The crisis came with P.E. In those dim and distant days infant schools
usually made you do P.E in your vest and pants and that was trial
enough for a shy kid like me. Balance beams and hula hoops were
endurable but one day the teacher told us she wanted us all to
pretend to be cowboys twirling our lassos. I stood for a second, not
quite able to believe it and watched as my class erupted into action.
They galloped hither and yon, waving arms with invisible ropes and
whooping with delight. I continued to stand there, baffled. I
couldn’t do it. I looked on in utter bewilderment. It defied any sort
of logic or narrative; cowboys do not go round wearing vests and
pants from the Co-op, nor do they try and twirl like that, and
if you tried that on a real horse, you’d be on the ground in
seconds…..You’d surely never have twenty eight trainee cowboys
running round together unless this was a special training session.

---------------

STATED PROBLEM A — Pick out every line of the records that contains the string "heart", and copy each one. Case counts.

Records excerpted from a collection
---------------

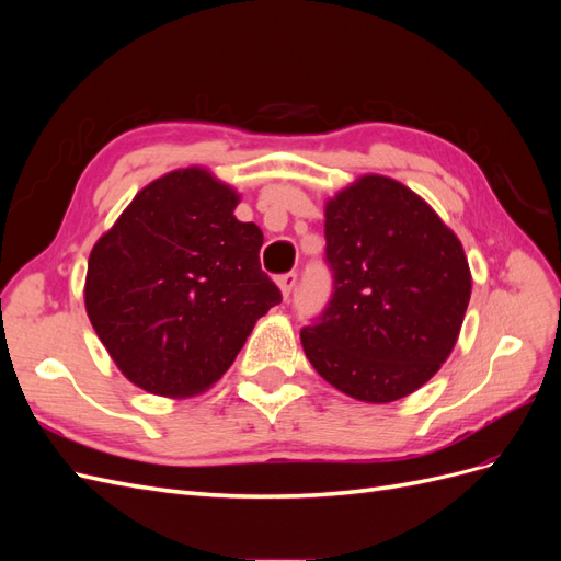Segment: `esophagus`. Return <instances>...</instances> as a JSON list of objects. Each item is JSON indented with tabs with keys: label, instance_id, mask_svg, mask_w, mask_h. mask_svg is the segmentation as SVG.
Here are the masks:
<instances>
[{
	"label": "esophagus",
	"instance_id": "esophagus-1",
	"mask_svg": "<svg viewBox=\"0 0 561 561\" xmlns=\"http://www.w3.org/2000/svg\"><path fill=\"white\" fill-rule=\"evenodd\" d=\"M297 274L295 271H290V274H283V276H278V285H280V290H283V297L287 299L293 295V290H295V285H297Z\"/></svg>",
	"mask_w": 561,
	"mask_h": 561
}]
</instances>
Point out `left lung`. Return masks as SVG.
Returning a JSON list of instances; mask_svg holds the SVG:
<instances>
[{"label": "left lung", "mask_w": 561, "mask_h": 561, "mask_svg": "<svg viewBox=\"0 0 561 561\" xmlns=\"http://www.w3.org/2000/svg\"><path fill=\"white\" fill-rule=\"evenodd\" d=\"M330 299L299 336L318 375L365 402L414 393L456 344L470 301L461 241L404 184L365 175L325 208Z\"/></svg>", "instance_id": "obj_1"}]
</instances>
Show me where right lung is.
<instances>
[{
    "instance_id": "add662e5",
    "label": "right lung",
    "mask_w": 561,
    "mask_h": 561,
    "mask_svg": "<svg viewBox=\"0 0 561 561\" xmlns=\"http://www.w3.org/2000/svg\"><path fill=\"white\" fill-rule=\"evenodd\" d=\"M239 196L201 168L147 184L89 257L87 311L124 375L149 393L186 398L236 360L254 322L283 295L260 264Z\"/></svg>"
}]
</instances>
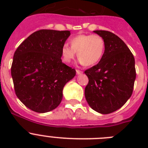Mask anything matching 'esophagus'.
<instances>
[{"mask_svg":"<svg viewBox=\"0 0 148 148\" xmlns=\"http://www.w3.org/2000/svg\"><path fill=\"white\" fill-rule=\"evenodd\" d=\"M76 73L78 74V75H79V74H82V71H81V70H76Z\"/></svg>","mask_w":148,"mask_h":148,"instance_id":"34e87169","label":"esophagus"}]
</instances>
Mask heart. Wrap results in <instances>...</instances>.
Segmentation results:
<instances>
[{
	"label": "heart",
	"mask_w": 148,
	"mask_h": 148,
	"mask_svg": "<svg viewBox=\"0 0 148 148\" xmlns=\"http://www.w3.org/2000/svg\"><path fill=\"white\" fill-rule=\"evenodd\" d=\"M70 47L64 45L61 47L63 62H71L77 53V57L85 66H92L100 61L105 50V41L101 35H79L70 40Z\"/></svg>",
	"instance_id": "obj_1"
}]
</instances>
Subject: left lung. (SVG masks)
<instances>
[{
  "mask_svg": "<svg viewBox=\"0 0 148 148\" xmlns=\"http://www.w3.org/2000/svg\"><path fill=\"white\" fill-rule=\"evenodd\" d=\"M105 41V50L97 64L84 71L89 82L84 95L90 108L101 114L121 108L133 93L135 59L125 42L113 32L95 30Z\"/></svg>",
  "mask_w": 148,
  "mask_h": 148,
  "instance_id": "8db88e82",
  "label": "left lung"
}]
</instances>
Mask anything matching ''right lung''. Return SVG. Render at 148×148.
<instances>
[{
    "mask_svg": "<svg viewBox=\"0 0 148 148\" xmlns=\"http://www.w3.org/2000/svg\"><path fill=\"white\" fill-rule=\"evenodd\" d=\"M70 35L68 30L40 29L17 48L11 66L17 97L29 109L47 113L56 109L63 88L75 70L62 62L61 47Z\"/></svg>",
    "mask_w": 148,
    "mask_h": 148,
    "instance_id": "right-lung-1",
    "label": "right lung"
}]
</instances>
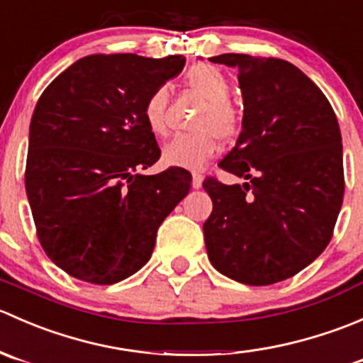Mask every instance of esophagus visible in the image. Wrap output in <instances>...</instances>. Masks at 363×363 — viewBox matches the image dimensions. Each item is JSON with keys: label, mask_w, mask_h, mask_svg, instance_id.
Segmentation results:
<instances>
[{"label": "esophagus", "mask_w": 363, "mask_h": 363, "mask_svg": "<svg viewBox=\"0 0 363 363\" xmlns=\"http://www.w3.org/2000/svg\"><path fill=\"white\" fill-rule=\"evenodd\" d=\"M202 181H203V175L200 174V172H193V181H191V186L195 189L202 188Z\"/></svg>", "instance_id": "obj_1"}]
</instances>
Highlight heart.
<instances>
[{
	"label": "heart",
	"instance_id": "heart-1",
	"mask_svg": "<svg viewBox=\"0 0 363 363\" xmlns=\"http://www.w3.org/2000/svg\"><path fill=\"white\" fill-rule=\"evenodd\" d=\"M184 84L205 104L193 123L195 131L172 138L163 147V161L170 167L196 170L216 155L218 140L232 142L239 135L242 119L230 101L232 84L219 68L195 65L186 73ZM144 117L152 133L158 137L167 135L170 126V93L167 87H156L149 94L144 104Z\"/></svg>",
	"mask_w": 363,
	"mask_h": 363
}]
</instances>
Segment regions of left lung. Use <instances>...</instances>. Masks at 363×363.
Segmentation results:
<instances>
[{
	"label": "left lung",
	"mask_w": 363,
	"mask_h": 363,
	"mask_svg": "<svg viewBox=\"0 0 363 363\" xmlns=\"http://www.w3.org/2000/svg\"><path fill=\"white\" fill-rule=\"evenodd\" d=\"M211 61L239 72L242 131L219 167L247 182L203 181L212 200L203 223L208 259L239 283H279L314 262L334 235L344 196L337 117L288 61L247 54Z\"/></svg>",
	"instance_id": "obj_1"
}]
</instances>
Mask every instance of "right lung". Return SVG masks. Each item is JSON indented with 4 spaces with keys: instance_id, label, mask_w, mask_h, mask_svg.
Returning <instances> with one entry per match:
<instances>
[{
    "instance_id": "obj_1",
    "label": "right lung",
    "mask_w": 363,
    "mask_h": 363,
    "mask_svg": "<svg viewBox=\"0 0 363 363\" xmlns=\"http://www.w3.org/2000/svg\"><path fill=\"white\" fill-rule=\"evenodd\" d=\"M186 57L91 54L47 86L29 124L26 193L45 255L80 281L113 284L147 263L191 174L140 170L161 151L144 117L149 94Z\"/></svg>"
}]
</instances>
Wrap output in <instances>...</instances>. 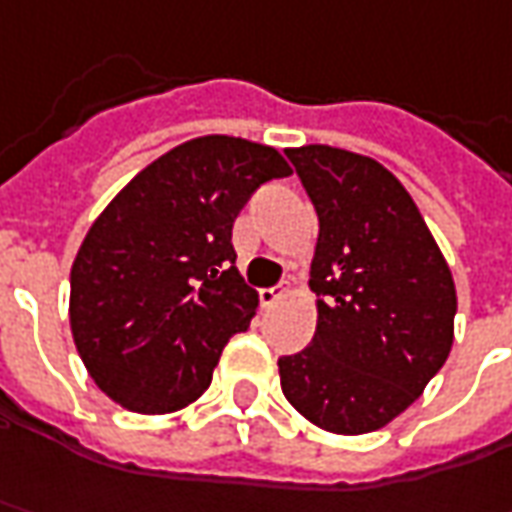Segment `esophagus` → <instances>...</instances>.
<instances>
[{"label": "esophagus", "instance_id": "esophagus-1", "mask_svg": "<svg viewBox=\"0 0 512 512\" xmlns=\"http://www.w3.org/2000/svg\"><path fill=\"white\" fill-rule=\"evenodd\" d=\"M286 286H274V289H260V303H263V309H272L277 306L283 297H286Z\"/></svg>", "mask_w": 512, "mask_h": 512}]
</instances>
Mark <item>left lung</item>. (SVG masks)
Listing matches in <instances>:
<instances>
[{
    "instance_id": "left-lung-1",
    "label": "left lung",
    "mask_w": 512,
    "mask_h": 512,
    "mask_svg": "<svg viewBox=\"0 0 512 512\" xmlns=\"http://www.w3.org/2000/svg\"><path fill=\"white\" fill-rule=\"evenodd\" d=\"M320 218L309 348L280 385L317 428L371 433L414 405L453 345L456 286L414 198L379 161L326 144L286 150Z\"/></svg>"
}]
</instances>
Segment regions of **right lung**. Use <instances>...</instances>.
Wrapping results in <instances>:
<instances>
[{"label":"right lung","instance_id":"add662e5","mask_svg":"<svg viewBox=\"0 0 512 512\" xmlns=\"http://www.w3.org/2000/svg\"><path fill=\"white\" fill-rule=\"evenodd\" d=\"M291 167L274 147L203 135L144 167L98 215L70 269V328L98 388L135 414L201 397L255 317L232 223Z\"/></svg>","mask_w":512,"mask_h":512}]
</instances>
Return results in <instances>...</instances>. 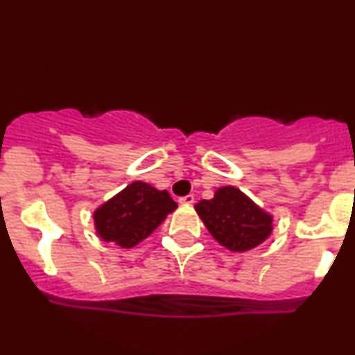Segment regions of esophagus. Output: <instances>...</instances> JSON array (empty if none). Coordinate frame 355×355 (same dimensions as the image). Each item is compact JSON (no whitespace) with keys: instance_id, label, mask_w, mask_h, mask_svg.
Segmentation results:
<instances>
[{"instance_id":"1","label":"esophagus","mask_w":355,"mask_h":355,"mask_svg":"<svg viewBox=\"0 0 355 355\" xmlns=\"http://www.w3.org/2000/svg\"><path fill=\"white\" fill-rule=\"evenodd\" d=\"M182 205H191L195 202V196L193 195H187V196H182L180 200H178Z\"/></svg>"}]
</instances>
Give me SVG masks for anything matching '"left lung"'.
I'll use <instances>...</instances> for the list:
<instances>
[{"label":"left lung","instance_id":"left-lung-1","mask_svg":"<svg viewBox=\"0 0 355 355\" xmlns=\"http://www.w3.org/2000/svg\"><path fill=\"white\" fill-rule=\"evenodd\" d=\"M195 210L211 236L233 253L253 250L272 233L275 216L233 185L216 189L213 198L200 200Z\"/></svg>","mask_w":355,"mask_h":355}]
</instances>
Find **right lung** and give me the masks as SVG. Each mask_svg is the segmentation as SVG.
<instances>
[{"mask_svg":"<svg viewBox=\"0 0 355 355\" xmlns=\"http://www.w3.org/2000/svg\"><path fill=\"white\" fill-rule=\"evenodd\" d=\"M177 207L166 190L135 180L94 210V228L102 241L129 250L150 236Z\"/></svg>","mask_w":355,"mask_h":355,"instance_id":"add662e5","label":"right lung"}]
</instances>
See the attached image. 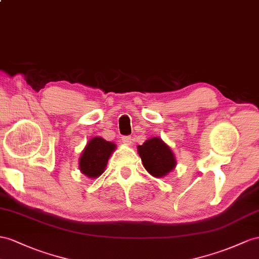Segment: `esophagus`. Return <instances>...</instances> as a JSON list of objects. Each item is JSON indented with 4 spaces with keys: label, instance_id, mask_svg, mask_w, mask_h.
I'll use <instances>...</instances> for the list:
<instances>
[{
    "label": "esophagus",
    "instance_id": "34e87169",
    "mask_svg": "<svg viewBox=\"0 0 259 259\" xmlns=\"http://www.w3.org/2000/svg\"><path fill=\"white\" fill-rule=\"evenodd\" d=\"M122 142L127 145H131L132 138L131 137H122Z\"/></svg>",
    "mask_w": 259,
    "mask_h": 259
}]
</instances>
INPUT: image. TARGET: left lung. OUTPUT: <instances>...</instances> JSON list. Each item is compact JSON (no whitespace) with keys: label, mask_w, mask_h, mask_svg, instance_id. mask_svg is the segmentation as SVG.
Instances as JSON below:
<instances>
[{"label":"left lung","mask_w":259,"mask_h":259,"mask_svg":"<svg viewBox=\"0 0 259 259\" xmlns=\"http://www.w3.org/2000/svg\"><path fill=\"white\" fill-rule=\"evenodd\" d=\"M138 153L144 168L156 178H164L176 167L173 151L158 137L150 138L142 145H138Z\"/></svg>","instance_id":"8db88e82"}]
</instances>
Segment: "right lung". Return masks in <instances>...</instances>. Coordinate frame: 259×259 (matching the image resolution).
I'll return each mask as SVG.
<instances>
[{
    "label": "right lung",
    "mask_w": 259,
    "mask_h": 259,
    "mask_svg": "<svg viewBox=\"0 0 259 259\" xmlns=\"http://www.w3.org/2000/svg\"><path fill=\"white\" fill-rule=\"evenodd\" d=\"M116 150V144L106 141L102 137L92 138L86 143L78 160V168L86 177L95 180L106 168L110 155Z\"/></svg>",
    "instance_id": "obj_1"
}]
</instances>
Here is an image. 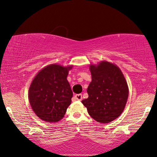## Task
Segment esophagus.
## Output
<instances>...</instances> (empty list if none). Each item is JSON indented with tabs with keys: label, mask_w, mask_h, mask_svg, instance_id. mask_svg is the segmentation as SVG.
<instances>
[{
	"label": "esophagus",
	"mask_w": 157,
	"mask_h": 157,
	"mask_svg": "<svg viewBox=\"0 0 157 157\" xmlns=\"http://www.w3.org/2000/svg\"><path fill=\"white\" fill-rule=\"evenodd\" d=\"M75 99L78 100V101H81L82 100V94H76L75 95Z\"/></svg>",
	"instance_id": "esophagus-1"
}]
</instances>
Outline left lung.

---------------

STATED PROBLEM B — Decide whether each statement agrees with the passage about P.E.: (i) the teacher wanted the class to pretend to be cowboys twirling lassos; (ii) the narrator joined the class in galloping around; (iii) balance beams and hula hoops were unbearable for the narrator. For each, answer yes or no and quote the deciding words of the passage.

TASK OUTPUT A —
Mask heart. Wrap results in <instances>...</instances>.
	"label": "heart",
Highlight heart.
	"label": "heart",
	"instance_id": "heart-1",

TASK OUTPUT B —
(i) Yes: "the teacher told us she wanted us all to pretend to be cowboys twirling our lassos"
(ii) No: "I continued to stand there, baffled."
(iii) No: "Balance beams and hula hoops were endurable"